#### What the exercise asks
Transcribe the data that follows without changing a word, and omit the pictures.

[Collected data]
■ ■ ■ ■ ■

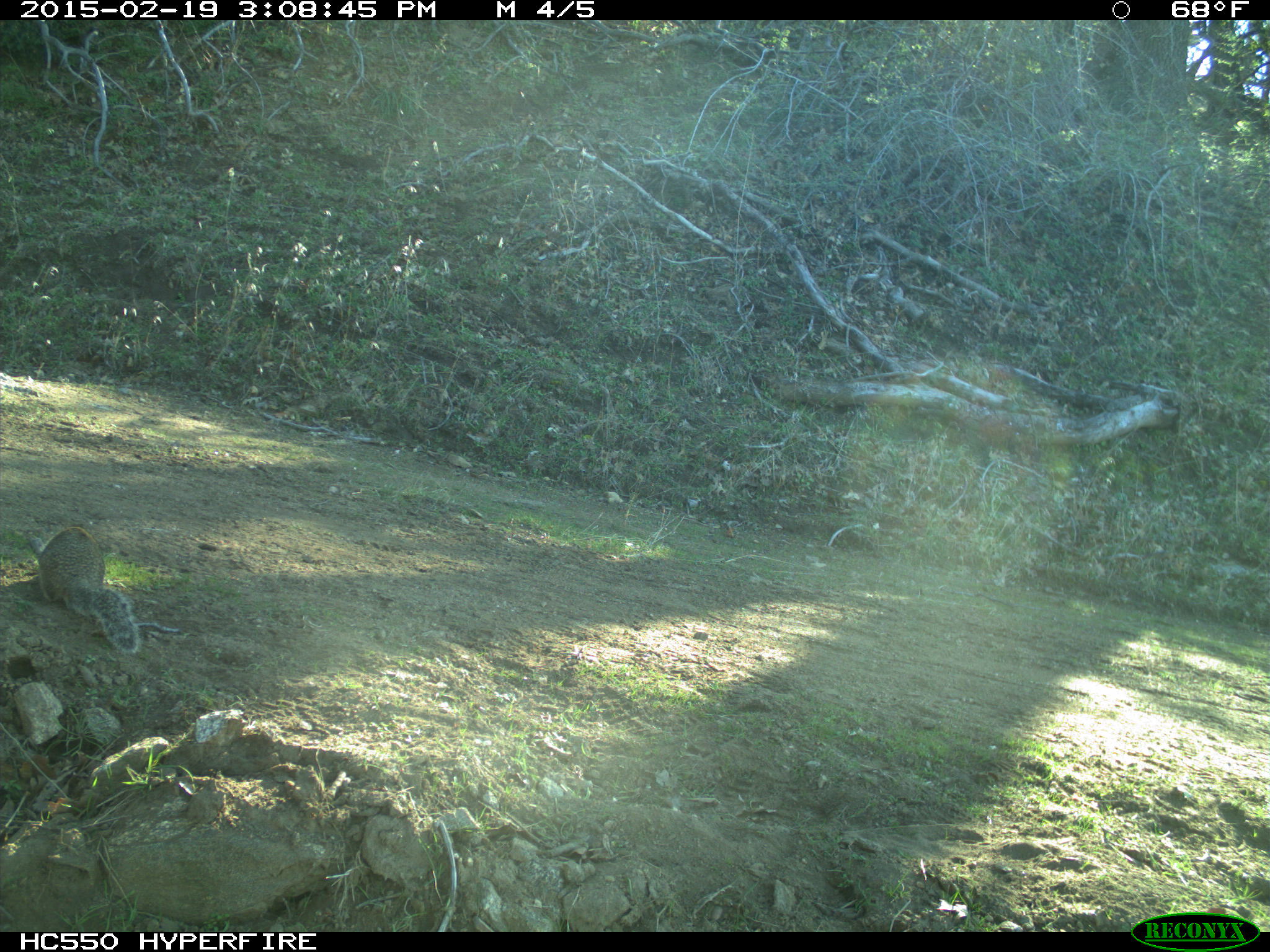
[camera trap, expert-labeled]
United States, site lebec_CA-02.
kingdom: Animalia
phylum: Chordata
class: Mammalia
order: Rodentia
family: Sciuridae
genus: Otospermophilus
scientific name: Otospermophilus beecheyi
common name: california ground squirrel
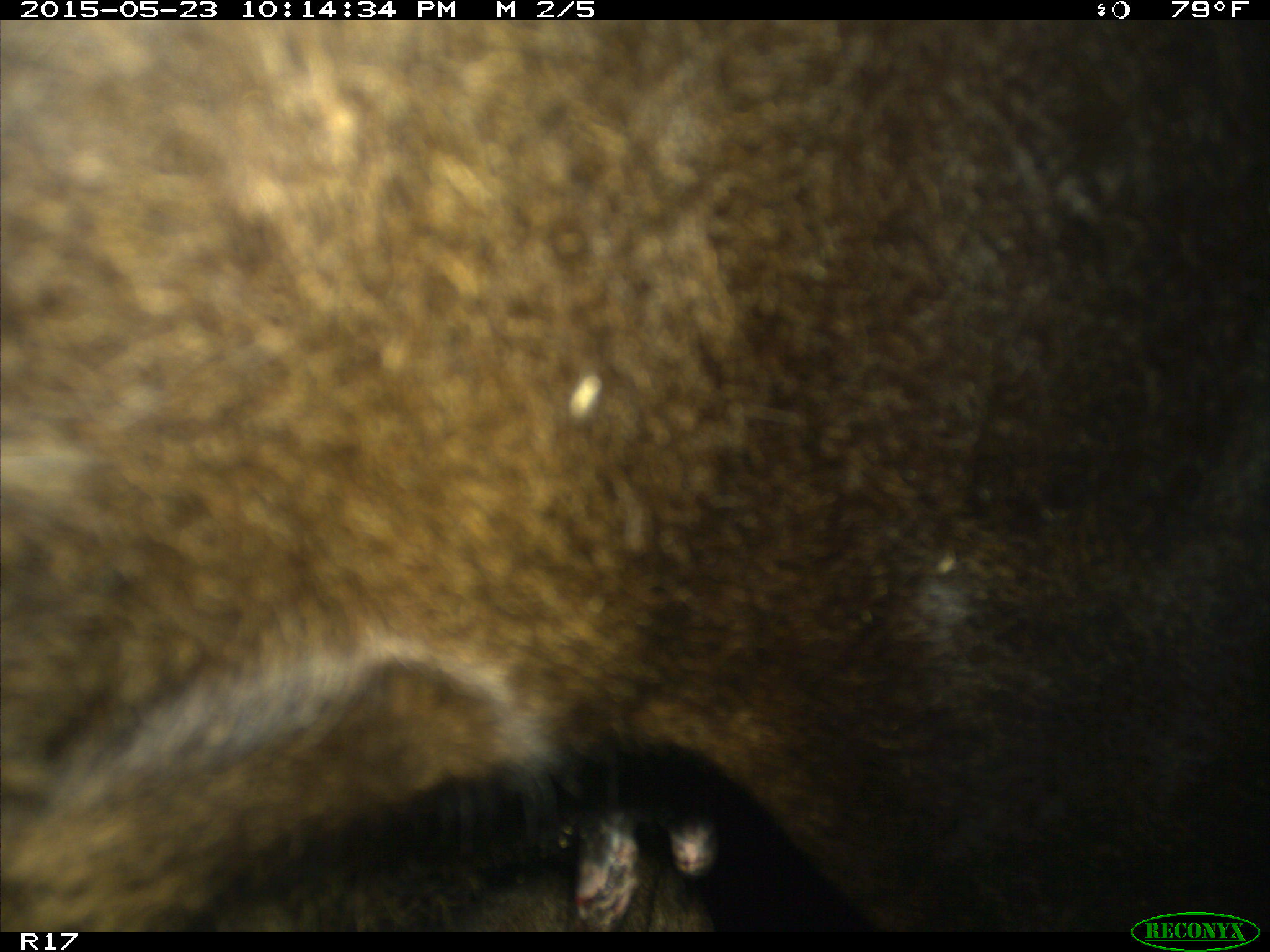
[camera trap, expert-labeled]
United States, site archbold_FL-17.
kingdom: Animalia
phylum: Chordata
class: Mammalia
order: Artiodactyla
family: Bovidae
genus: Bos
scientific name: Bos taurus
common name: domestic cow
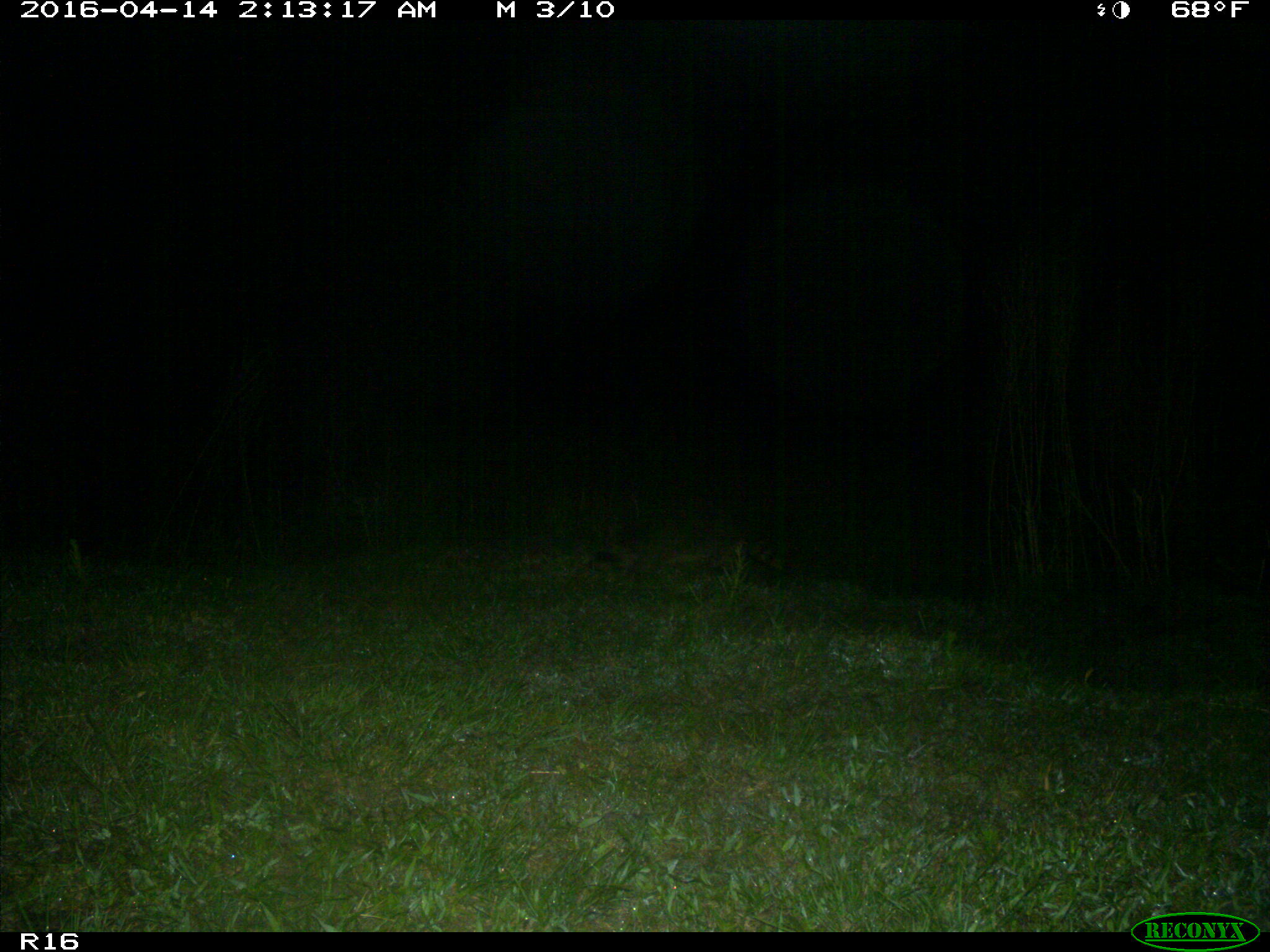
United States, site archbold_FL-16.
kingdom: Animalia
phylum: Chordata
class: Mammalia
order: Carnivora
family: Procyonidae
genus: Procyon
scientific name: Procyon lotor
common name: common raccoon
Procyon lotor (common raccoon).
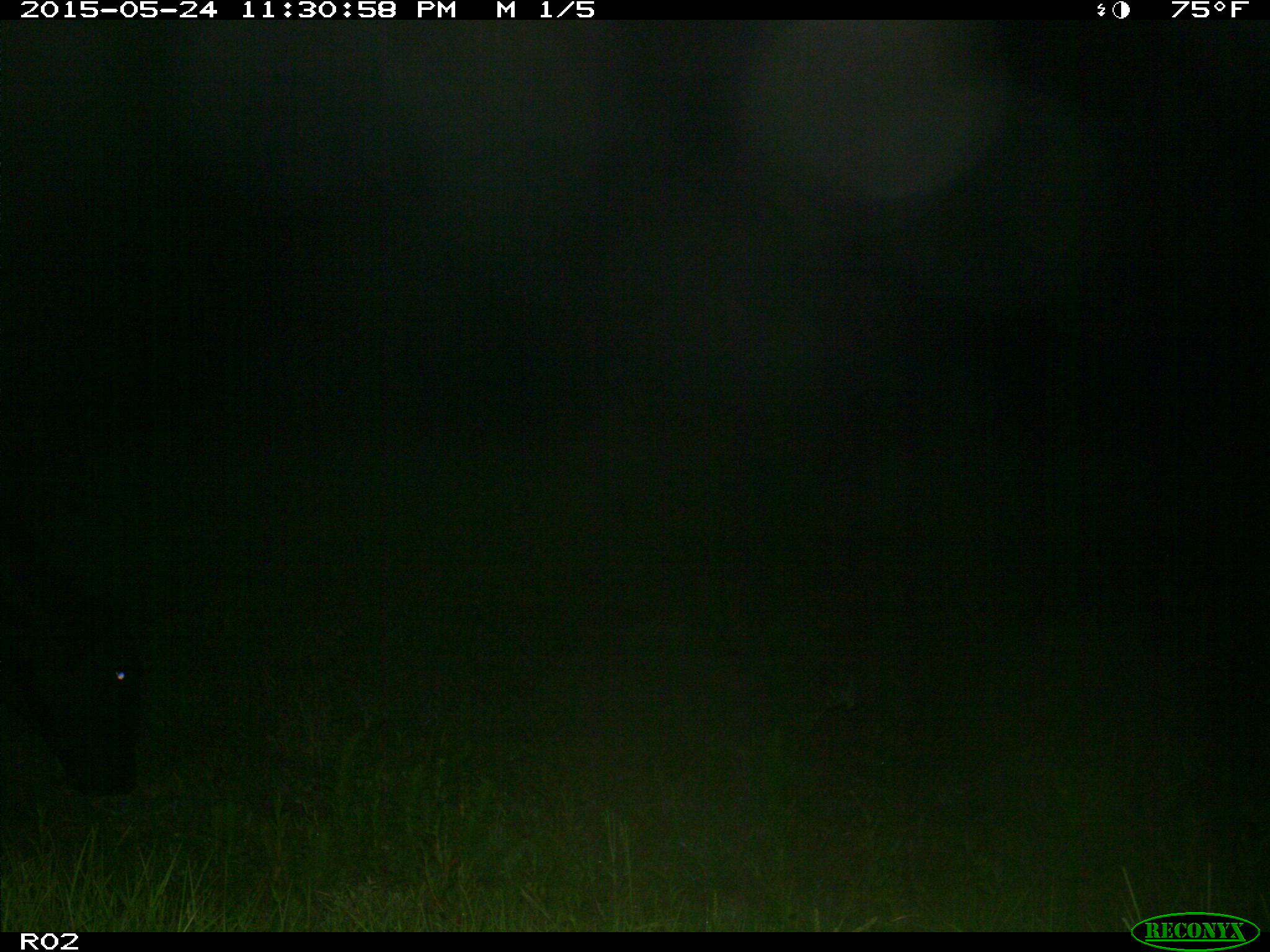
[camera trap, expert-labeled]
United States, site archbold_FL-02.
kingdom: Animalia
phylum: Chordata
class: Mammalia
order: Artiodactyla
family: Bovidae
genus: Bos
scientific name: Bos taurus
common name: domestic cow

■ ■ ■ ■ ■

#### Solution for this problem
[camera trap, expert-labeled]
United States, site lebec_CA-02.
kingdom: Animalia
phylum: Chordata
class: Mammalia
order: Rodentia
family: Sciuridae
genus: Otospermophilus
scientific name: Otospermophilus beecheyi
common name: california ground squirrel
[camera trap, expert-labeled]
United States, site archbold_FL-17.
kingdom: Animalia
phylum: Chordata
class: Mammalia
order: Artiodactyla
family: Bovidae
genus: Bos
scientific name: Bos taurus
common name: domestic cow
United States, site archbold_FL-16.
kingdom: Animalia
phylum: Chordata
class: Mammalia
order: Carnivora
family: Procyonidae
genus: Procyon
scientific name: Procyon lotor
common name: common raccoon
Procyon lotor (common raccoon).
[camera trap, expert-labeled]
United States, site archbold_FL-02.
kingdom: Animalia
phylum: Chordata
class: Mammalia
order: Artiodactyla
family: Bovidae
genus: Bos
scientific name: Bos taurus
common name: domestic cow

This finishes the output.